● Task set:
[1] In the passage about the Wordmakers writing community, what does Tasha compare the transfer of knowledge within the group to?
[2] According to the passage about the Wordmakers writing community, why does Erica consider it a huge thing that spirituality can exist in Tasha's community beyond rigid boundaries?

● Text under study:
▬▬▬
She extends this ease to others, as well, just by comfortably inhabiting spaces and interacting. This is especially evident at Wordmakers. Newer attendees are often shy the first time they join one of Tasha’s sessions. “I think once we get past the point where it's like, you don't have to have a polished persona to show up. You can just show up how you are and be who you are. People get a little bit more comfortable,” she says. 

It’s important to note here that Wordmakers isn’t exclusively made up of Black authors. “I have lots of different types of people in my community,” she says. “The white authors who show up are the kind of authors, the white authors, that I want to interact with. They are, you know, loud about diversity, want to learn if they don't know anything, willing to listen.” 

Listening, Learning

Listening is a vital component of the community’s success. The online writing sessions often extend beyond scheduled time as the Black writers stick around to discuss diversity issues in the romance space. Many of the white writers hang out as well to listen and learn. “I'm definitely making it easier for them to be in an environment where they can ask questions and absorb information that they probably wouldn't get anywhere else and, also, making it easier for them to speak out about stuff,” Tasha says. She likens that transference of knowledge to ants taking little kernels of truth back to the hive and sharing with the rest of the colony.

Tasha’s also proud of introducing her group to tarot and crystals, both of which play an integral role in her writing process. “Most of the people that were in my group were not tarot readers and didn't care about crystals. Everybody doin’ it now. I've indoctrinated everyone, everyone.” 

Erica acknowledges how open and relaxed Tasha’s community is, a space where spirituality can exist beyond typically rigid boundaries. “That in itself, to me, is a huge thing,” Erica says, “because as woke as the white spiritual community is, it is not very encompassing of Black or of color spirituality.” She also appreciates Tasha’s ability to foster a community in which white people genuinely shut up and listen rather than simply shutting up to watch the conversations as if they’re passively watching a film.
▬▬▬
● Data provided:
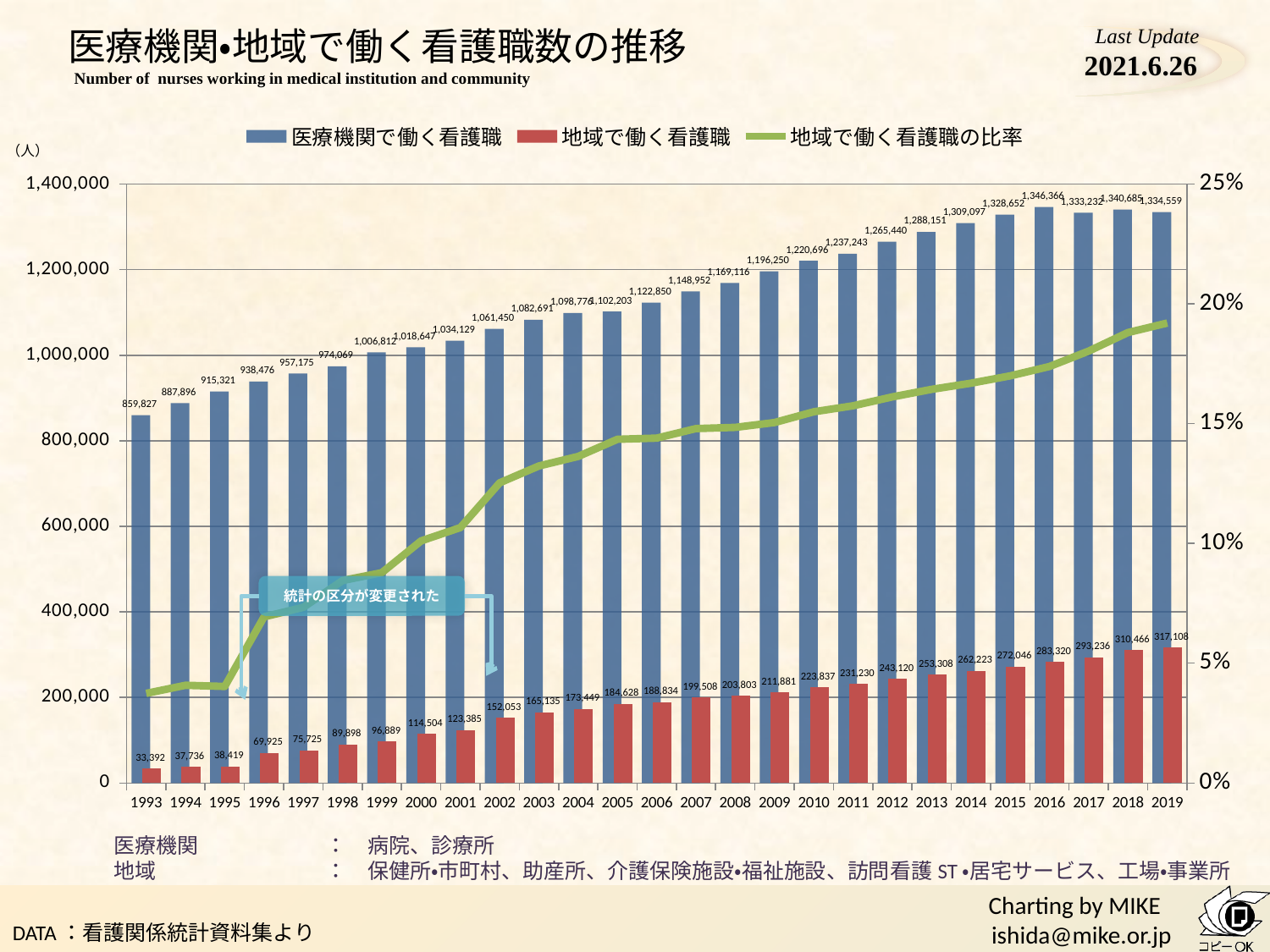
Is the value of 地域で働く看護職の比率 in 2019 greater or less than 20%? less What is the value of 医療機関で働く看護職 in 2019? 1,334,559 What is the difference between 地域で働く看護職 in 2019 and in 2018? 6,642 In which year is 地域で働く看護職 lowest? 1993 Which is larger, 医療機関で働く看護職 in 2016 or in 2017? 2016 In which year is 医療機関で働く看護職 highest? 2016 What is the value of 地域で働く看護職 in 2010? 223,837 How many series does the legend list? 3 Does 地域で働く看護職 rise or fall from 1993 to 2019? rise Is the value of 地域で働く看護職の比率 in 1993 greater or less than 5%? less How many years are shown on the x axis? 27 What is the value of 地域で働く看護職 in 1993? 33,392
▬▬▬
● Solutions below:
[1] She compares it to ants taking little kernels of truth back to the hive and sharing them with the rest of the colony.

[2] Erica says that, as woke as the white spiritual community is, it is not very encompassing of Black or of color spirituality. A space where such spirituality can exist openly is therefore significant to her.